Ma è stata una convention in cui s'è parlato di tutto e del suo contrario. Spaziando dall'insofferenza di Pastore per Il Messaggero all'elogio della cravatta da indossare all'Emiciclo, cavallo di battaglia di Nazario Pagano, presidente del consiglio regionale, «perché anche la forma è un modo di dar valore al ruolo che si rappresenta in un parlamentino che legifera». Dall'applauso a Carlo Pace, accomodato nei posti d'onore in prima fila alle nuove modalità di tesseramento, che per Alessandra Petri, consigliera regionale, «vanno affidate alla base e ai singoli iscritti». In mezzo a questa summa di argomenti, un po' oscurato dalle frizioni di queste ore, c'è un Pdl che s'organizza per far ancor più presa sul territorio, forte del vento in poppa e della affermazione di una classe dirigente giovane, da Guerino Testa a Lorenzo Sospiri, da Federica Chiavaroli a Totò Martorella, guarda adesso alla parte difficile della partita: «Mantenere la vittoria», dice il coordinatore regionale Filippo Piccone, prima di scivolare sulla delicatissima questione del ruolo dell'Aquila.

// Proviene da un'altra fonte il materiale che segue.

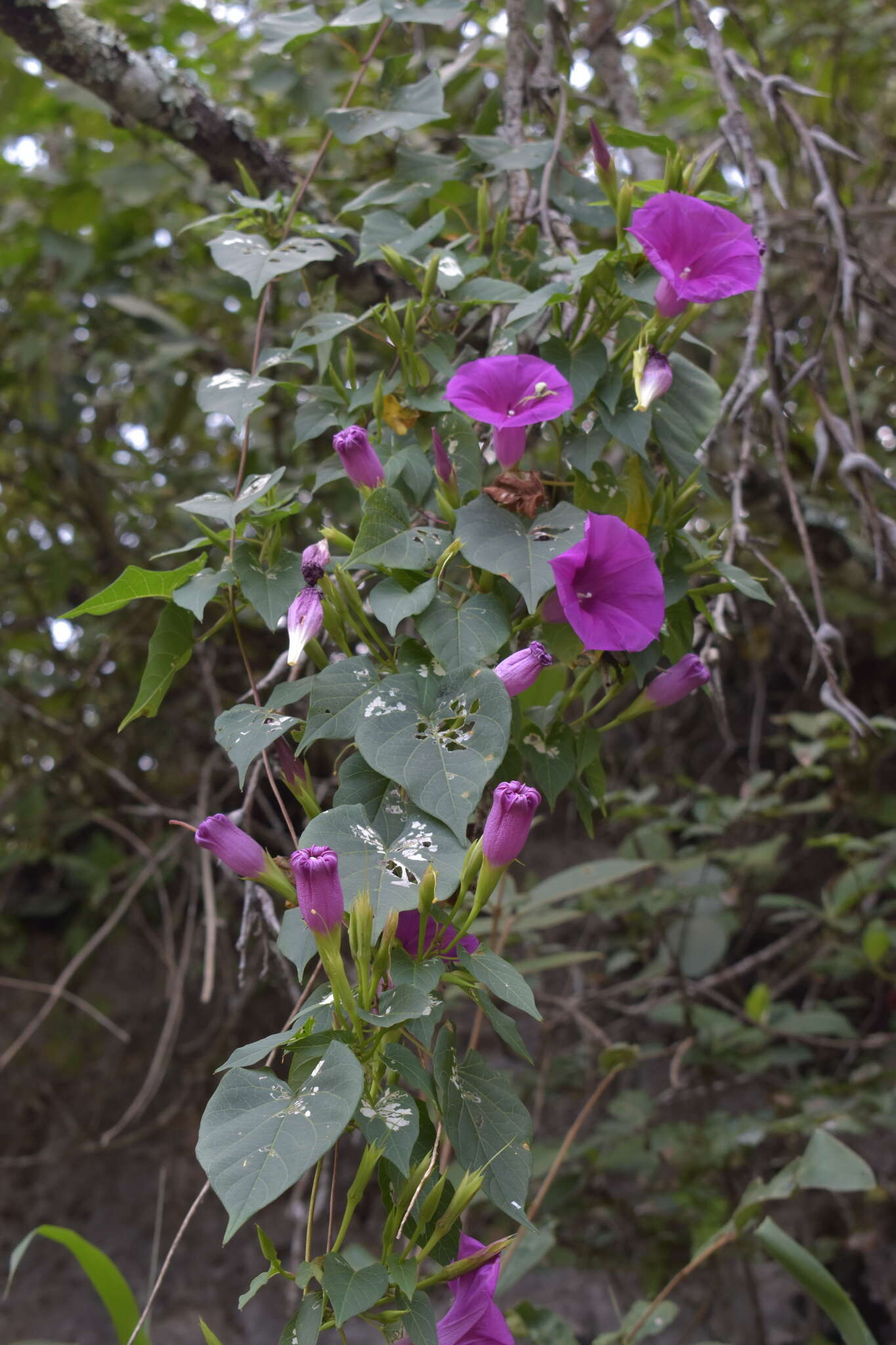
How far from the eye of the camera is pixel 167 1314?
1.94 metres

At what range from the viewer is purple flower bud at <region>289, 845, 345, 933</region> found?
54cm

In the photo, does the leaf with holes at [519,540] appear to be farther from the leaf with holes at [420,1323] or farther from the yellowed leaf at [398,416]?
the leaf with holes at [420,1323]

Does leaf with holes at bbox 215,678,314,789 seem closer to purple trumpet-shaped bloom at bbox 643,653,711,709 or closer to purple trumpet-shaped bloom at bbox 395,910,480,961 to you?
purple trumpet-shaped bloom at bbox 395,910,480,961

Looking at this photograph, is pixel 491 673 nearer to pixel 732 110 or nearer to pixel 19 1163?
pixel 732 110

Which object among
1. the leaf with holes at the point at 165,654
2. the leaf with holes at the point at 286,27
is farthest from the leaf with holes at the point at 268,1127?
the leaf with holes at the point at 286,27

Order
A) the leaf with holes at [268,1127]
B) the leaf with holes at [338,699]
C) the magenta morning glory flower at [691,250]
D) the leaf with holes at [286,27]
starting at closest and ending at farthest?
the leaf with holes at [268,1127] < the leaf with holes at [338,699] < the magenta morning glory flower at [691,250] < the leaf with holes at [286,27]

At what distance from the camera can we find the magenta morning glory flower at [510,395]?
0.75 metres

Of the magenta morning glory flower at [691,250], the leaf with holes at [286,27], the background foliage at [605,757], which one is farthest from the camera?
the background foliage at [605,757]

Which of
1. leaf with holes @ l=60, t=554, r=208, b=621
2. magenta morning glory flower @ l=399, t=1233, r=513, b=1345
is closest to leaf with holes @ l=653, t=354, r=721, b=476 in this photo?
leaf with holes @ l=60, t=554, r=208, b=621

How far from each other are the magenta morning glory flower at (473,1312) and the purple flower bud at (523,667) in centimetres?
36

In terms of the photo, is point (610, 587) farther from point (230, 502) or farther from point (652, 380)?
point (230, 502)

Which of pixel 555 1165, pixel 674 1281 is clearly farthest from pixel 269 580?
pixel 674 1281

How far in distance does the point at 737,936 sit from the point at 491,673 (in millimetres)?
1799

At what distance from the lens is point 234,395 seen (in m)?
0.86
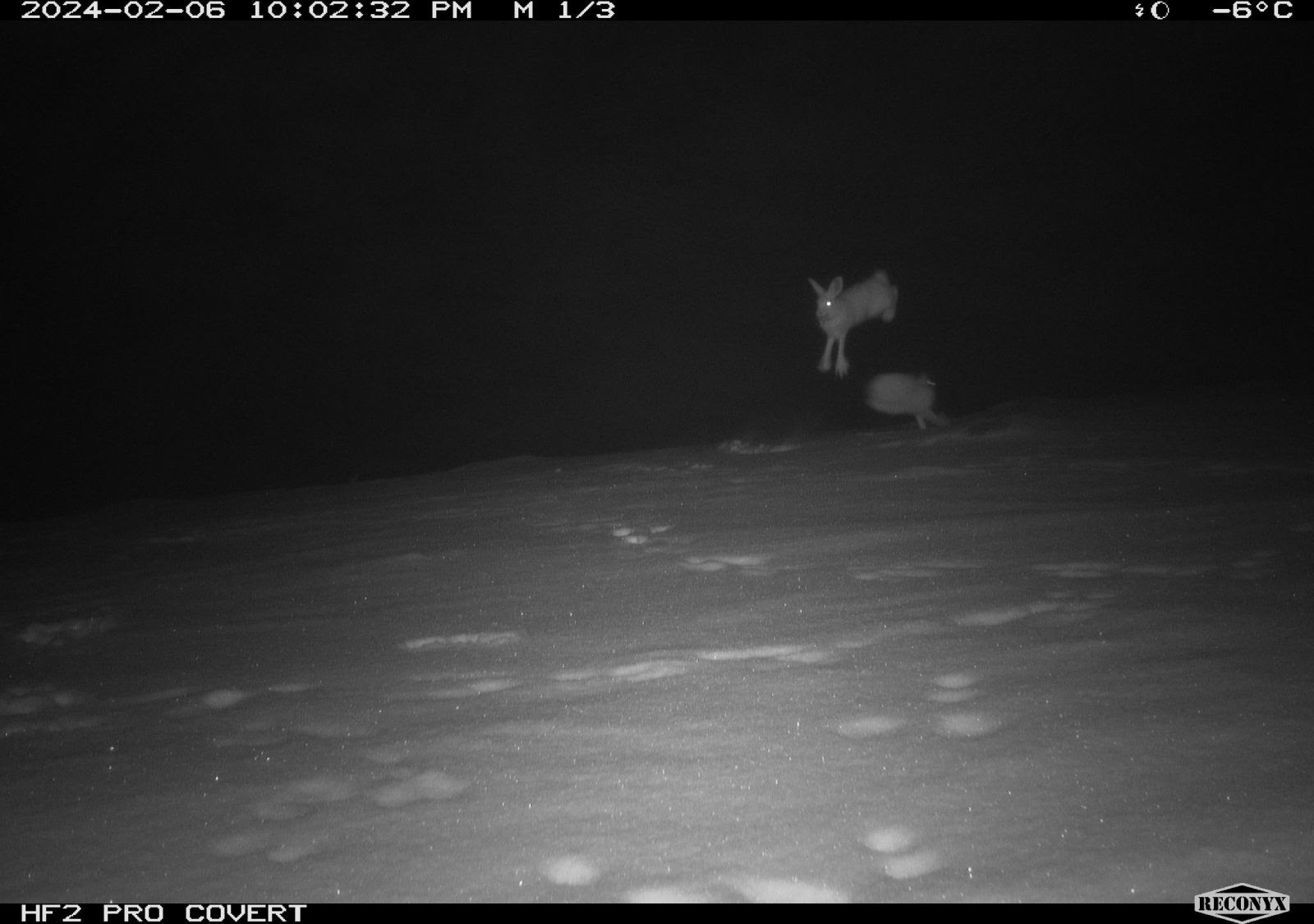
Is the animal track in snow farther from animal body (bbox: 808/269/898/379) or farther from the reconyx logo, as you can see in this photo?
animal body (bbox: 808/269/898/379)

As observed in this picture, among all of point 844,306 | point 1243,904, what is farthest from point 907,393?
point 1243,904

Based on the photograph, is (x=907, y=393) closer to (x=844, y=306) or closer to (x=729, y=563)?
(x=844, y=306)

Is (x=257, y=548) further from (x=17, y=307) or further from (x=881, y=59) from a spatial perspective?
(x=881, y=59)

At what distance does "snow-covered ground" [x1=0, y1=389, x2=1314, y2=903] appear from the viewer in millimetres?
1017

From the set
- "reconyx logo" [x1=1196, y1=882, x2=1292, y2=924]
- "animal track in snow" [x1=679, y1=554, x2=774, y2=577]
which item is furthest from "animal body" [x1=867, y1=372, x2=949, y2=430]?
"reconyx logo" [x1=1196, y1=882, x2=1292, y2=924]

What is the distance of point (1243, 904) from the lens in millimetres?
898

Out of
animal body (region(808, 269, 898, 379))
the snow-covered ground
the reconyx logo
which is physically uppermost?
animal body (region(808, 269, 898, 379))

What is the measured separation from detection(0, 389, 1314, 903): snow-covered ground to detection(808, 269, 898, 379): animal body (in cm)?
257

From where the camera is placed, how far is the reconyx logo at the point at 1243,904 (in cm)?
89

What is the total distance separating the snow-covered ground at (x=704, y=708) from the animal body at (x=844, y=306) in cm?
257

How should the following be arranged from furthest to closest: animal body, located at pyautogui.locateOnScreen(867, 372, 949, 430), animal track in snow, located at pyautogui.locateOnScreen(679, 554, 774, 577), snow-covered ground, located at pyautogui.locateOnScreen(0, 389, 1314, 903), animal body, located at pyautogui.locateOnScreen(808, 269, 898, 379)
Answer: animal body, located at pyautogui.locateOnScreen(808, 269, 898, 379) < animal body, located at pyautogui.locateOnScreen(867, 372, 949, 430) < animal track in snow, located at pyautogui.locateOnScreen(679, 554, 774, 577) < snow-covered ground, located at pyautogui.locateOnScreen(0, 389, 1314, 903)

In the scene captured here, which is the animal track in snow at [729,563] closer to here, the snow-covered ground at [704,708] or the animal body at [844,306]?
the snow-covered ground at [704,708]

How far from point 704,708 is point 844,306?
14.8 ft

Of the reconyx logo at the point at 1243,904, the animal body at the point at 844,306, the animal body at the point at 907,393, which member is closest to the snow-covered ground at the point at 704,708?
the reconyx logo at the point at 1243,904
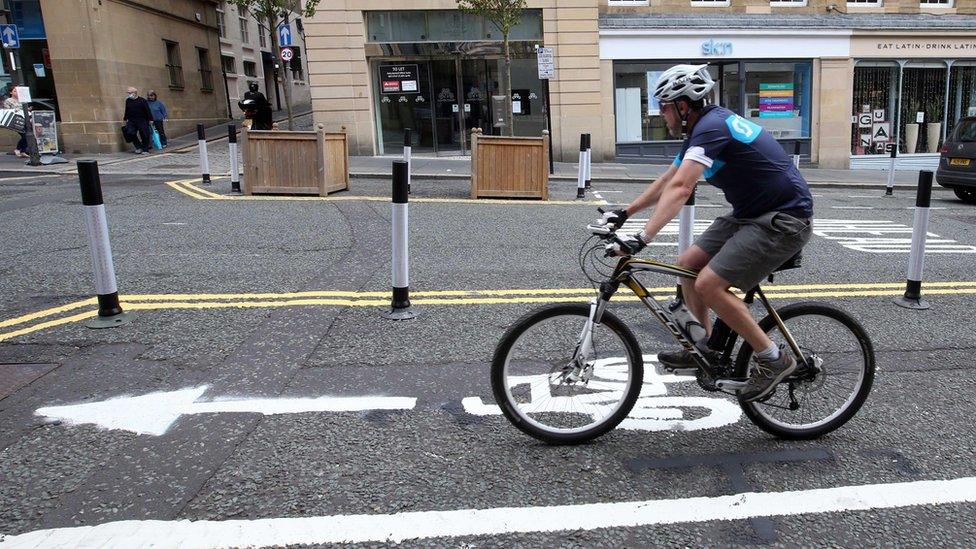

Più lucida l'indicazione che è arrivata da un altro senatore, Fabrizio Di Stefano, numero due del partito in Abruzzo, che sottolinea la grande partecipazione della base: «Mettere da parte le smanie dei singoli, le correnti, le auto blu perché questo deve essere il partito del popolo altrimenti non avrebbe senso chiamarlo Popolo delle libertà».